Quick start

Xarray-schema provides a simple class-based API for defining schemas and validating Xarray objects (and their components).

All schema objects objects have .validate() and to_json methods.

[1]:
import numpy as np
import xarray as xr

from xarray_schema import DataArraySchema

We’ll start with a simple example that uses the DataArraySchema to validate the following DataArray:

[2]:
da = xr.DataArray(np.ones((4, 10), dtype='i4'), dims=['x', 't'], name='foo')

We can create a schema for this DataArray that includes the datatype, name, and shape. Note that for the shape schema, we’ve used None as a wildcard.

[3]:
schema = DataArraySchema(dtype=np.integer, name='foo', shape=(4, None))
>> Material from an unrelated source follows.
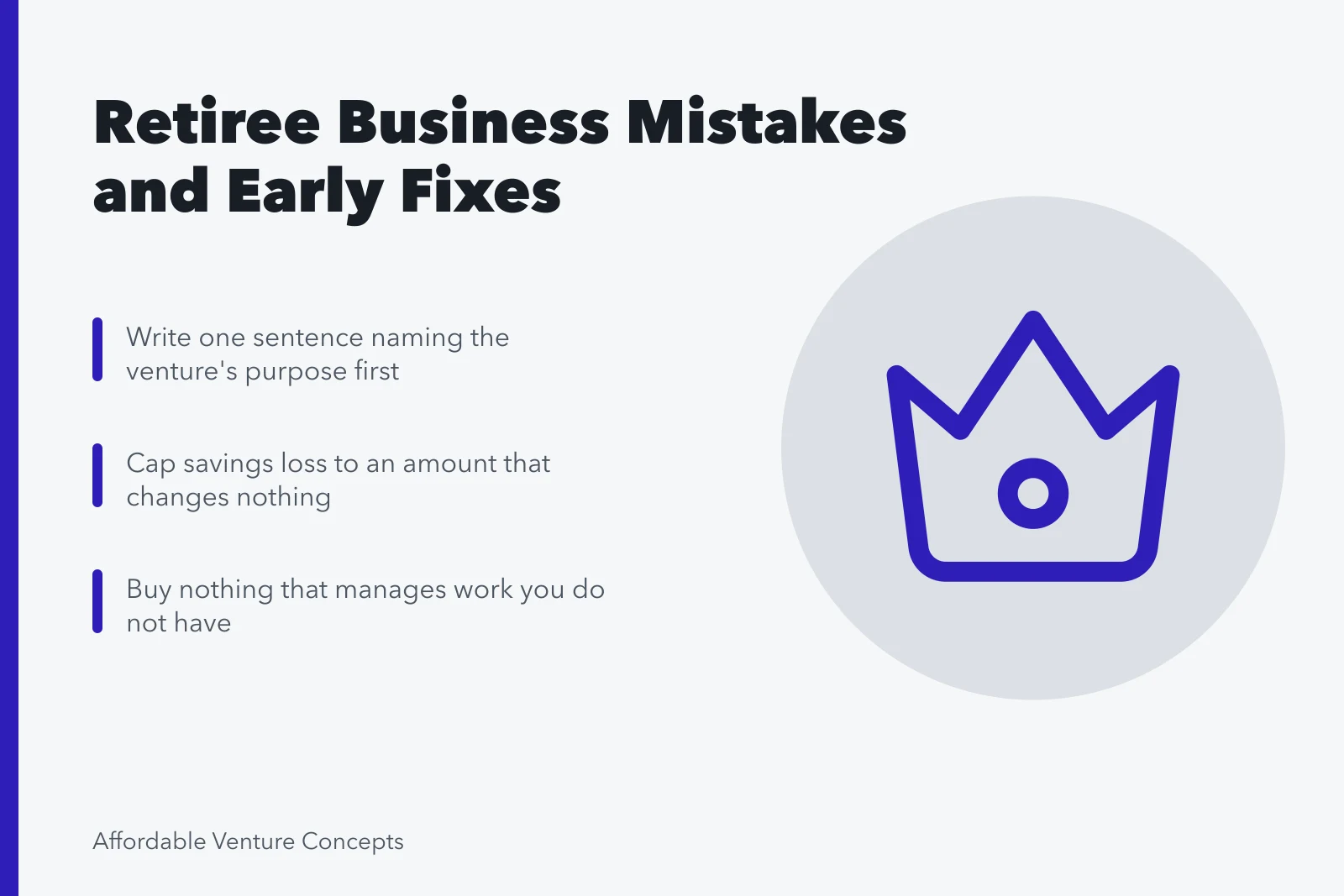 Retiree Business Mistakes and Early Fixes

Write one sentence naming the venture's purpose first

Cap savings loss to an amount that changes nothing

Buy nothing that manages work you do not have

Affordable Venture Concepts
With our schema created, we can now validate our DataArray:

[4]:
schema.validate(da)

When we validate an object that doesn’t conform to our schema, we get a SchemaError:

[5]:
da2 = xr.DataArray(np.ones((4, 10), dtype='f4'), dims=['x', 't'], name='foo')
schema.validate(da2)
---------------------------------------------------------------------------
SchemaError                               Traceback (most recent call last)
<ipython-input-5-75422557b423> in <module>
      1 da2 = xr.DataArray(np.ones((4, 10), dtype='f4'), dims=['x', 't'], name='foo')
----> 2 schema.validate(da2)

~/Dropbox (Personal)/src/xarray-schema/xarray_schema/dataarray.py in validate(self, da)
    196
    197         if self.dtype is not None:
--> 198             self.dtype.validate(da.dtype)
    199
    200         if self.name is not None:

~/Dropbox (Personal)/src/xarray-schema/xarray_schema/components.py in validate(self, dtype)
     38         '''
     39         if not np.issubdtype(dtype, self.dtype):
---> 40             raise SchemaError(f'dtype {dtype} != {self.dtype}')
     41
     42     @property

SchemaError: dtype float32 != <class 'numpy.integer'>

Schemas can also be exported to JSON:

[6]:
schema.json
[6]:
{'dtype': 'integer', 'shape': [4, None], 'name': 'foo'}

Components

Each component of the Xarray data model is implemented as a stand alone class:

[7]:
from xarray_schema.components import (
    DTypeSchema,
    DimsSchema,
    ShapeSchema,
    NameSchema,
    ChunksSchema,
    ArrayTypeSchema,
    AttrSchema,
    AttrsSchema
)

# example constructions
dtype_schema = DTypeSchema('i4')
dims_schema = DimsSchema(('x', 'y', None))  # None is used as a wildcard
shape_schema = ShapeSchema((5, 10, None))  # None is used as a wildcard
name_schema = NameSchema('foo')
chunk_schema = ChunksSchema({'x': None, 'y': -1})  # None is used as a wildcard, -1 is used as
ArrayTypeSchema = ArrayTypeSchema(np.ndarray)

# Example usage
dtype_schema.validate(da.dtype)

# Each object schema can be exported to JSON format
chunk_schema = chunk_schema.to_json()
print(chunk_schema)
{"x": null, "y": -1}
[ ]: